Musée national du Moyen Âge - RMN
Sculpture gothique 
Christ des Rameaux

Christ des Rameaux
Allemagne du Sud
Dernier quart du XVe s. Tilleul polychrome H. 1,22 m; L. 1 m; Pr. 0,44 m
Ancienne collection W. Hoffstatter
Achat avec le concours de
l'Association pour le rayonnement
du Musée national du
Moyen Âge
(ARMMA)
Cl. 23799

Les représentations du Christ des Rameaux en ronde-bosse, placées sur des plateaux à roues et destinées à être déplacées lors de processions sont une des productions les plus caractéristiques et les plus remarquables des provinces du sud-ouest de l'Allemagne entre la fin du XIIe siècle et celle du XVIe siècle, la Réforme et la Contre-Réforme, selon les cas, ayant mis un terme à ces productions.

Au vu des premières analyses, l'oeuvre est formée de dix-sept pièces de bois : la planche et les quatre roues, les quatre pattes de l'âne, sa queue, ses oreilles, la main gauche du Christ, ses deux pieds et deux pièces plus importantes, l'une formant le corps de l'âne et la partie basse de celui du Christ, l'autre le torse et la tête. Ces deux pièces sont jointes par une troisième, de faible épaisseur. La queue de l'âne et la main gauche du Christ sont des pièces modernes, fixées par des vis intérieures. Les pieds étaient assemblés par des pointes, mais le système a été repris pour l'un d'eux. Les autres pièces étaient assemblées à l'aide de chevilles ou à tenon et mortaise. L'oeuvre, quoique fortement grattée et repeinte, conserve encore des îlots de polychromie originale (tête du Christ, revers de la robe, peut-être les carnations de la main droite et le galon et une partie du pelage de l'âne).

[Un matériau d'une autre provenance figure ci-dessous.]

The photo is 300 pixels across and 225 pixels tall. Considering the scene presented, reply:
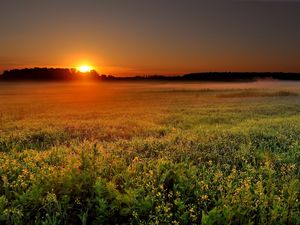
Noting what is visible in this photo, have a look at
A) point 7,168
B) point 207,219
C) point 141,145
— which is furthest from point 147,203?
point 141,145

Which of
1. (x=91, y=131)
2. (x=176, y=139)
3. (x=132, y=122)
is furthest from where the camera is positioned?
(x=132, y=122)

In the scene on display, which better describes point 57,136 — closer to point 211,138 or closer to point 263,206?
point 211,138

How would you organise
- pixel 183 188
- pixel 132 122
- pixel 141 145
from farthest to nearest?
pixel 132 122
pixel 141 145
pixel 183 188

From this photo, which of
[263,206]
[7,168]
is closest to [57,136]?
[7,168]

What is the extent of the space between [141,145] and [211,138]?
8.78 feet

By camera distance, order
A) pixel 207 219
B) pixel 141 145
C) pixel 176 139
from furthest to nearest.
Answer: pixel 176 139 < pixel 141 145 < pixel 207 219

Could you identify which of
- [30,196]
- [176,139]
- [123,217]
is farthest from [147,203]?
[176,139]

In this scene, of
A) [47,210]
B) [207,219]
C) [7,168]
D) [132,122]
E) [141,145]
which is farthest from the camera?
[132,122]

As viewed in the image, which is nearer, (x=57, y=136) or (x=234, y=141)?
(x=234, y=141)

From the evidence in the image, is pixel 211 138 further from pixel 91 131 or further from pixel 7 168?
pixel 7 168

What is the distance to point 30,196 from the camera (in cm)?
582

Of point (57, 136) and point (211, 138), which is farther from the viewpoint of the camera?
point (57, 136)

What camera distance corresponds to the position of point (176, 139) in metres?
11.7

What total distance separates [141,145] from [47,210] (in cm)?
521
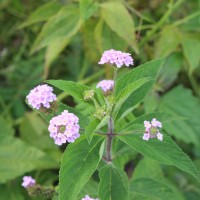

Le Christ est sculpté de manière nerveuse et incisive, conférant à la pièce une majesté qui vient compenser le caractère un peu pataud de l'âne. L'entrée de cette oeuvre dans les collections du musée national du Moyen Âge permet d'évoquer l'une des formes les plus remarquables de la piété médiévale, l'utilisation de sculptures animées pour mettre en scène certaines parties de l'histoire sainte, notamment autour du cycle de Pâques. Attestée dès le IVe siècle à Jérusalem, la procession du dimanche des Rameaux prend une nouvelle dimension au Xe siècle, lorsque, comme en témoigne la vie d'Ulrich, évêque d'Augsbourg, les clercs y introduisent un nouvel élément, une sculpture représentant le Christ assis sur son ânon, posé sur un char ou des roues, que l'on accompagne en procession d'une église, assimilée au mont des Oliviers, à une autre, assimilée au Saint-Sépulcre, destination des processions hyérosolomitaines. Si les plus anciens exemples, dont celui de Steinen au musée national suisse de Zürich, remontent au XIIe siècle, la plupart de ceux qui sont conservés appartiennent à la même période que celui que vient d'acquérir le musée, XVe et début XVIe siècle.